> [AIM]: Reproduce these rows exactly, starting at the line that contains "What is the shortest" and continuing through the end of the rows.

> [DATA EXTRACT]:
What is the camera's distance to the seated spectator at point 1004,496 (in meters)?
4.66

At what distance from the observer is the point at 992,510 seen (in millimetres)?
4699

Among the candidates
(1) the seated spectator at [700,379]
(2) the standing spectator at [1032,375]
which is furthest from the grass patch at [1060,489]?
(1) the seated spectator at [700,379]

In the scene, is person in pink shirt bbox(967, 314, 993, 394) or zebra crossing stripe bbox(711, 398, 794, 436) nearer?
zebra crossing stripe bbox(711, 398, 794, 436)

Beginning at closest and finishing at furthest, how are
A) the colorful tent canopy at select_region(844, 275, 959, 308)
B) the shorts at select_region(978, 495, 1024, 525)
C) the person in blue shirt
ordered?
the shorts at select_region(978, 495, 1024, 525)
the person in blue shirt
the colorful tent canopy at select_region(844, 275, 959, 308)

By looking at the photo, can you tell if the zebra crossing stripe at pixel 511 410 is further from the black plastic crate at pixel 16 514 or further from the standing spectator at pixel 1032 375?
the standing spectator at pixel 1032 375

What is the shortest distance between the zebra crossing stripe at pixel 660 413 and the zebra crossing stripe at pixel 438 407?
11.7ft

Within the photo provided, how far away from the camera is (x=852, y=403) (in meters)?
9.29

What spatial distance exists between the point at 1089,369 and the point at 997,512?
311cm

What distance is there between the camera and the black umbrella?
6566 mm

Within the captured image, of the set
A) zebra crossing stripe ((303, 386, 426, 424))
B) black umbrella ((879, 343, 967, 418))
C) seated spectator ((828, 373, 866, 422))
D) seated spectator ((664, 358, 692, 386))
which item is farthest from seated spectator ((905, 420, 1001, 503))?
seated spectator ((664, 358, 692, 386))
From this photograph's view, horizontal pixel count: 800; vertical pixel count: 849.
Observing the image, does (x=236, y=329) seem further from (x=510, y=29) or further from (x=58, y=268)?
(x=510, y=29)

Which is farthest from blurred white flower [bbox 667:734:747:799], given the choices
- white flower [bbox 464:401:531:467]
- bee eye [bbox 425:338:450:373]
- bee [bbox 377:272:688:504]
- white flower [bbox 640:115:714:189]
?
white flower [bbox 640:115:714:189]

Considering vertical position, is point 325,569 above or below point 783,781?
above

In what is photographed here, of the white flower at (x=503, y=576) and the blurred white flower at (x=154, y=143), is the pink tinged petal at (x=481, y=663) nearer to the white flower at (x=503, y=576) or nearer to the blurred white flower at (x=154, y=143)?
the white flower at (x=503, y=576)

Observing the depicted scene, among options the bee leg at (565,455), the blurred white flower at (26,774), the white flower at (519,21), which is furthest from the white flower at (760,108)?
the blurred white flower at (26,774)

> [SOLUTION TO THIS TASK]:
What is the shortest distance between the zebra crossing stripe at pixel 660 413 and the zebra crossing stripe at pixel 438 407?
11.7ft

Within the photo provided, how far away from the camera is (x=852, y=403) (in meters)?
9.29

What spatial distance exists between the point at 1089,369 and the point at 997,512?
311cm

What distance is there between the camera and the black umbrella?
6566 mm

Within the captured image, of the set
A) zebra crossing stripe ((303, 386, 426, 424))
B) black umbrella ((879, 343, 967, 418))
C) seated spectator ((828, 373, 866, 422))
D) seated spectator ((664, 358, 692, 386))
which item is farthest from seated spectator ((905, 420, 1001, 503))?
seated spectator ((664, 358, 692, 386))
From this photograph's view, horizontal pixel count: 800; vertical pixel count: 849.
Observing the image, does (x=236, y=329) seem further from (x=510, y=29) or further from (x=58, y=268)?
(x=510, y=29)

Which is farthest from blurred white flower [bbox 667:734:747:799], given the choices
- white flower [bbox 464:401:531:467]
- bee eye [bbox 425:338:450:373]
- bee [bbox 377:272:688:504]
- white flower [bbox 640:115:714:189]
?
white flower [bbox 640:115:714:189]

Considering vertical position, is point 325,569 above or below point 783,781?
above

In what is photographed here, of the white flower at (x=503, y=576) and the blurred white flower at (x=154, y=143), is the pink tinged petal at (x=481, y=663) nearer to the white flower at (x=503, y=576) or nearer to the blurred white flower at (x=154, y=143)?
the white flower at (x=503, y=576)

Observing the depicted scene, among options the bee leg at (565,455), the blurred white flower at (26,774), the white flower at (519,21), which is furthest from the white flower at (760,108)?
the blurred white flower at (26,774)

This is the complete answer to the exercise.